# What is needed
If a line of the data contains the word "States", it is counted; report how many such lines there are and nothing else.

##### Raw data #####

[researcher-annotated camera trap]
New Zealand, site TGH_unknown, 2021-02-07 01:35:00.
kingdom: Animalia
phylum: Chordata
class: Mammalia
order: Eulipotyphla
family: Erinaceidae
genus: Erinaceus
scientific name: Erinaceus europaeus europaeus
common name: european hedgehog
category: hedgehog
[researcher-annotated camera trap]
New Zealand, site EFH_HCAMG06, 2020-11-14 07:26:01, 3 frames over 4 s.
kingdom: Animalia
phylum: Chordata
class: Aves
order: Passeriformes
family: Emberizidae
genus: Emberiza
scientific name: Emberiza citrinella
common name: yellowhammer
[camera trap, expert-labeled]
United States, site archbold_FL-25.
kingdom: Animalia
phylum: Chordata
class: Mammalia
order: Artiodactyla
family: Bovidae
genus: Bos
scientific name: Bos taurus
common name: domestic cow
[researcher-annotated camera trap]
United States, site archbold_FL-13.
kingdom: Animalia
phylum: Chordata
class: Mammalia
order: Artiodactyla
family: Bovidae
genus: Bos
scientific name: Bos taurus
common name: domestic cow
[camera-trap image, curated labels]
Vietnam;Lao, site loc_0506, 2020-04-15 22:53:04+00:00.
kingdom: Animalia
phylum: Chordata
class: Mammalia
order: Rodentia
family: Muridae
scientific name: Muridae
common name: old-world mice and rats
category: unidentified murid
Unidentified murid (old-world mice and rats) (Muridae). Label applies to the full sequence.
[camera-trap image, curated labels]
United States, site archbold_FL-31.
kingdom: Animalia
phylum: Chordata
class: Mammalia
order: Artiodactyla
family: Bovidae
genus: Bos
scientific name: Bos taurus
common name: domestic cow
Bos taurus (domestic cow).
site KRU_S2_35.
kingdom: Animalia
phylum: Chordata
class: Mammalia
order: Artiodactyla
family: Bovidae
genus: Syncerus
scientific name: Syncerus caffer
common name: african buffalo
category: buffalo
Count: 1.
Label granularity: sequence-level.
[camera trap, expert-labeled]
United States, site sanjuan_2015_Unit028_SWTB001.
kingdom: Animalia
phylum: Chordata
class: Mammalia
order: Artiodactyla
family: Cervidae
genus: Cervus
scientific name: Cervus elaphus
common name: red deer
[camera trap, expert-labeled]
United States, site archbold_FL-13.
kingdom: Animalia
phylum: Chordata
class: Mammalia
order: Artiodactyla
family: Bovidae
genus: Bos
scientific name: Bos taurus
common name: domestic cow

#####

# Response for this exercise
5